Ocean at the End of the Lane (Neil Gaiman) is one of my favorite books for a lot of reasons–for starters, Gaiman has created one of the most lovely places in the universe, the Hempstocks’ enchanted farm (the Hemstocks being the other-worldly neighbors of the narrator). In particular, the Hemstocks’ kitchen: this is the mythical iconic kitchen, the same one that Ma creates in the Little House on the Prairie books as she makes her corn meal cakes and pancake men, the safest and warmest space, where food = love, that I wish I could create for my kids (instead our kitchen sadly just always looks like a mess). Even though it’s a fantastical book, the Hemstocks’ food, through lavish detail, feels very real. Here are the best kitchen passages.

“She gave me a china bowl filled with warm porridge from the stovetop, with a lump of homemade blackberry jam, my favorite, in the middle of the porridge, then she poured cream on it. I swished it around with my spoon before I ate it, swirling it into a purple mess, and was as happy as I have ever been about anything. It tasted perfect.”

“The old lady gave me a cup of creamy milk from Bessie the cow, the fresh milk before it had gone through the cooler. Nothing I had drunk had ever tasted like that before: rich and warm and perfectly happy in my mouth. I remembered that milk after I had forgotten everything else.”

“Lettie cooked us pancakes on a big metal griddle, on the kitchen stove. They were paper-thin, and as each pancake was done Lettie would squeeze lemon onto it, and plop a blob of plum jam into the center, and roll it tightly, like a cigar. When there were enough we sat at the kitchen table and wolfed them down. There was a hearth in that kitchen, and there were ashes still smoldering in the hearth, from the night before.

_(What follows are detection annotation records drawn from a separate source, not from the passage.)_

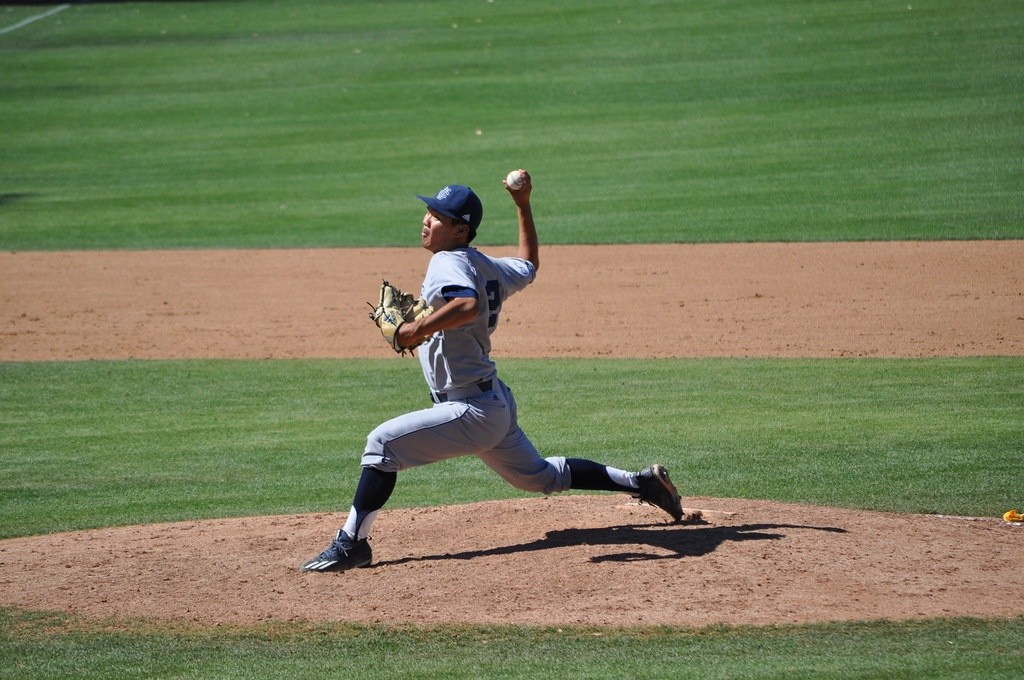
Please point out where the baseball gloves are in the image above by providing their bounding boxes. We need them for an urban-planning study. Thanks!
[368,280,435,354]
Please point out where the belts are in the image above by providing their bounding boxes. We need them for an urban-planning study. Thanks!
[429,380,492,403]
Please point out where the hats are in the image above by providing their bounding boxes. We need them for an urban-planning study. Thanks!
[416,184,483,229]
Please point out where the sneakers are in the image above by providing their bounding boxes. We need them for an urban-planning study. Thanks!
[301,529,373,572]
[632,464,685,520]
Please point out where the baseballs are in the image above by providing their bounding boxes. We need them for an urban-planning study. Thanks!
[506,170,524,190]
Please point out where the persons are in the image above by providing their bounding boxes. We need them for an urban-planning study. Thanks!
[297,169,686,573]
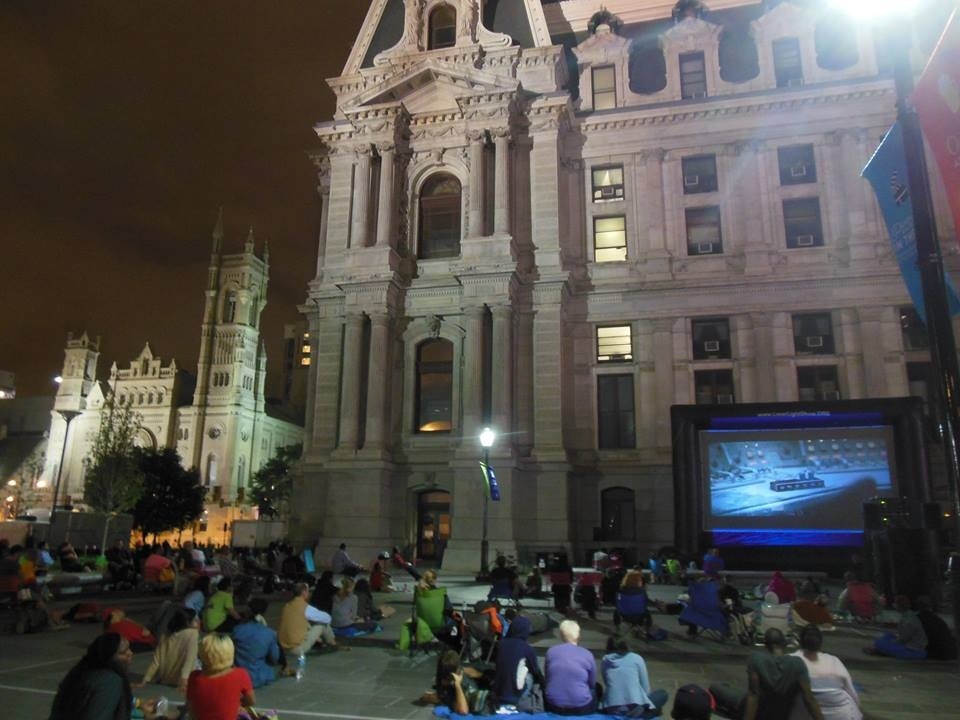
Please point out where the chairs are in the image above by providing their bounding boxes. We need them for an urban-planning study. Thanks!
[688,580,733,641]
[615,591,656,644]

That kitchen was a friendly place, I thought.”  

 “She removed my empty plate, replaced it with a bowl containing a steaming slice of spotted dick with thick yellow custard drizzled all over it. I ate it with joy. I do not miss childhood, but I miss the way I took pleasure in small things, even as greater things crumbled. I could not control the world I was in, could not walk away from things or people or moments that hurt, but I found joy in the things that made me happy. The custard was sweet and creamy in my mouth, the dark swollen currants in the spotted dick were tangy in the cake-thick chewy blandness of the pudding, and perhaps I was going to die that night and perhaps I would never go home again, but it was a good dinner, and I had faith in Lettie Hempstock.” 

“The daffodils sat like patches of sunlight, making that dark wooden kitchen even more cheerful. The floor was made of  red and gray flagstones. The walls were whitewashed. The old woman gave me a lump of honeycomb, from the Hempstocks’ own beehive, on a chipped saucer, and poured a little cream over it from a jug. I ate it with a spoon, chewing the wax like gum, letting the honey flow into my mouth, sweet and sticky with an aftertaste of wildflowers.”

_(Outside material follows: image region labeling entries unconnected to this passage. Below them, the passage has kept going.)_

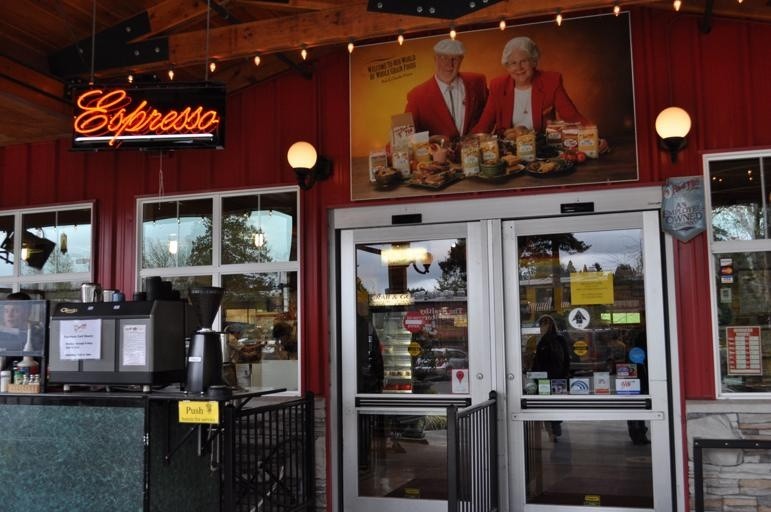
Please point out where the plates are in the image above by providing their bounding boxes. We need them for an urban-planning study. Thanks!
[474,170,511,185]
[524,158,568,178]
[408,170,460,191]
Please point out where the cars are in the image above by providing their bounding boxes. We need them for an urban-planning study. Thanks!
[221,320,269,364]
[414,347,469,381]
[563,327,629,373]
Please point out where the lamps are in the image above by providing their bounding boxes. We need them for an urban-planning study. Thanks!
[288,139,333,190]
[655,107,693,164]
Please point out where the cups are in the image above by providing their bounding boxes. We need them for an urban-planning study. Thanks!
[75,275,180,304]
[1,370,12,393]
[431,147,448,163]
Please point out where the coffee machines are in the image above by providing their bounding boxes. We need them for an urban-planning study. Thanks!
[181,285,243,391]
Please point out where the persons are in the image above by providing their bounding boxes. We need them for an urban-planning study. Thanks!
[0,292,45,356]
[384,38,489,171]
[456,35,612,162]
[224,322,265,362]
[531,311,572,443]
[622,308,653,447]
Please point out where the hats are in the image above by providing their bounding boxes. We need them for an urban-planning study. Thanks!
[433,38,466,57]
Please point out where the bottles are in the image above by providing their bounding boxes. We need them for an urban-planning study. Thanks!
[14,367,41,386]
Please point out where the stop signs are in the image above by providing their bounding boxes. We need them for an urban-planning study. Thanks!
[404,309,426,334]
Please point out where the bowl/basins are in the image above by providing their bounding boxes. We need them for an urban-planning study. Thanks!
[479,158,507,176]
[374,166,401,190]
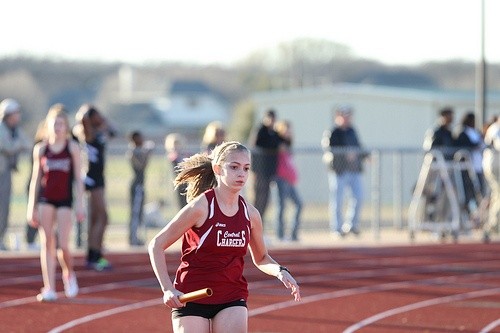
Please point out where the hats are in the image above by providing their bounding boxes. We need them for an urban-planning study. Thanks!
[0,98,21,121]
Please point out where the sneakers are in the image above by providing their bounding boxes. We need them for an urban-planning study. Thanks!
[85,257,113,272]
[63,272,79,298]
[36,288,57,302]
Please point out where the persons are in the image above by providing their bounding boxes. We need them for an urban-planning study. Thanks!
[272,121,303,241]
[251,110,276,235]
[322,106,369,236]
[0,98,226,301]
[149,142,302,333]
[411,108,499,243]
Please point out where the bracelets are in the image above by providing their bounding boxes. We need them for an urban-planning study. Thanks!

 “There was a bowl of porridge on the kitchen table and beside it, a saucer with a lump of golden honeycomb on it, and a jug of rich yellow cream. I spooned up a lump of the honeycomb and mixed it into the thick porridge, then I poured in the cream. There was toast, too, cooked beneath the grill as my father cooked it, with homemade blackberry jam. There was the best cup of tea I have ever.”

“Dinner was wonderful. There was a joint of beef, with roast potatoes, golden-crisp on the outside and soft and white inside, buttered greens I did not recognize, although I think now that they might have been nettles, roasted carrots all blackened and sweet (I did not think that I liked cooked carrots, so I nearly did not eat one, but I was brave, and I tried it, and I liked it, and was disappointed in boiled carrots for the rest of my childhood). For dessert there was the pie, stuffed with apples and with swollen raisins and crushed nuts, all topped with a thick yellow custard, creamier and richer than anything I had ever tasted at school or at home.”